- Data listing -
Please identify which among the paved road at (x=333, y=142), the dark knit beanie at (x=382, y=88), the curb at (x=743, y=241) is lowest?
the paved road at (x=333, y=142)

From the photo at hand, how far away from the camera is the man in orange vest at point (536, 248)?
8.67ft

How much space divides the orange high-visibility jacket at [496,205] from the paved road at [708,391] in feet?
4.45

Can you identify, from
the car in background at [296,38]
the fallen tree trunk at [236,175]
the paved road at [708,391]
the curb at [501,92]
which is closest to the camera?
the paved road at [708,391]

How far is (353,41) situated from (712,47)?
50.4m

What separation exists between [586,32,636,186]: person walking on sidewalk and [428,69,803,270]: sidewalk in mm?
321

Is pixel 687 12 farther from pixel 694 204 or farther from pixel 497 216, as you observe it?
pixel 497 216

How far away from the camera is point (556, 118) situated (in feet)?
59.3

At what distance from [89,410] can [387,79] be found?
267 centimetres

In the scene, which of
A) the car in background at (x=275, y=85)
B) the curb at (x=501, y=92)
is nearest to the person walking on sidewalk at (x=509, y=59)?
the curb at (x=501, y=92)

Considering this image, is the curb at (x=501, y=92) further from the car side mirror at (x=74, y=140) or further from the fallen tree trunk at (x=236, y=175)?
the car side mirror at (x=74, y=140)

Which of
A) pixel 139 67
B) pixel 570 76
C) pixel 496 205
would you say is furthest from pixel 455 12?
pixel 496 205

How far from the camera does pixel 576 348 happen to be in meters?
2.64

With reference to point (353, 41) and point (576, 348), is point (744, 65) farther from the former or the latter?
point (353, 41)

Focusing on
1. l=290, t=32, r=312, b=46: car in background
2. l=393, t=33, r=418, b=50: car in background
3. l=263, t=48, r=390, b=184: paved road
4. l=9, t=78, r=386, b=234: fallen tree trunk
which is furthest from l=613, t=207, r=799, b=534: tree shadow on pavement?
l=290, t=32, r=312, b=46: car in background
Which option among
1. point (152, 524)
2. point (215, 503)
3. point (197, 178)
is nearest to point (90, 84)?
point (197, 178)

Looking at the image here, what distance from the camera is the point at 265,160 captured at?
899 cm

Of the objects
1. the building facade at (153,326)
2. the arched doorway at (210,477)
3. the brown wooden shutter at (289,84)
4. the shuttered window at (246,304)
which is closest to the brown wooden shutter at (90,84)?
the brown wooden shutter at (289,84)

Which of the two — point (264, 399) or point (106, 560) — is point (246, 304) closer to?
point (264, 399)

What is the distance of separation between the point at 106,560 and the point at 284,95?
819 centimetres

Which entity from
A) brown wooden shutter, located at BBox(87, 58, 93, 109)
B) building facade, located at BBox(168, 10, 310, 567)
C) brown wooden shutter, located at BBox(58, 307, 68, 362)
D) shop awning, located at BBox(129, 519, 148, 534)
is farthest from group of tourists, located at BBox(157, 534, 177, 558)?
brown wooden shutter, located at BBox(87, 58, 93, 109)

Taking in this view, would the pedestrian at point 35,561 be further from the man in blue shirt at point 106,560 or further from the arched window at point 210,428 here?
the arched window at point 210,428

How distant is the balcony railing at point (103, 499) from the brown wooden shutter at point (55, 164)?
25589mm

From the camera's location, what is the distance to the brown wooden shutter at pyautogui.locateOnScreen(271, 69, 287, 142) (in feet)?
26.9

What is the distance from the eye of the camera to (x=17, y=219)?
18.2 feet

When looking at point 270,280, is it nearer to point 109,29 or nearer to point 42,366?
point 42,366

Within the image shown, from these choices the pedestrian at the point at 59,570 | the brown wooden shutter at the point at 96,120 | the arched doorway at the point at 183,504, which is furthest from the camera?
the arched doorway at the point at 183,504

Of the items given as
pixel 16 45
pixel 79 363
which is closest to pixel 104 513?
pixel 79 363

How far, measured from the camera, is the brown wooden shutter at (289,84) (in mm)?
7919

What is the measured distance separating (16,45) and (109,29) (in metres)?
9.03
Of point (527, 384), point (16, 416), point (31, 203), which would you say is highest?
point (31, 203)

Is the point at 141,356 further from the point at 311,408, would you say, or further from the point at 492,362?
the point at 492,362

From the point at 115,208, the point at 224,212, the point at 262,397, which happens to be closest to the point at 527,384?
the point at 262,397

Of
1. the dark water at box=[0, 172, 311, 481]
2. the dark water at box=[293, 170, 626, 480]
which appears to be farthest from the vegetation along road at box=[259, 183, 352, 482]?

- GIVEN REQUEST -
Transcribe without changes everything from the line containing "How far, measured" down through the end of the data listing.

- TASK SOLUTION -
How far, measured from the camera, is the brown wooden shutter at (289,84) (in mm)?
7919

What is the measured distance separating (16,45) and (109,29) (in metres)?
9.03
Of point (527, 384), point (16, 416), point (31, 203), which would you say is highest?
point (31, 203)

Is the point at 141,356 further from the point at 311,408, would you say, or further from the point at 492,362?
the point at 492,362

From the point at 115,208, the point at 224,212, the point at 262,397, which happens to be closest to the point at 527,384?
the point at 262,397

Of
1. the dark water at box=[0, 172, 311, 481]
2. the dark water at box=[293, 170, 626, 480]
which appears to be farthest from the vegetation along road at box=[259, 183, 352, 482]?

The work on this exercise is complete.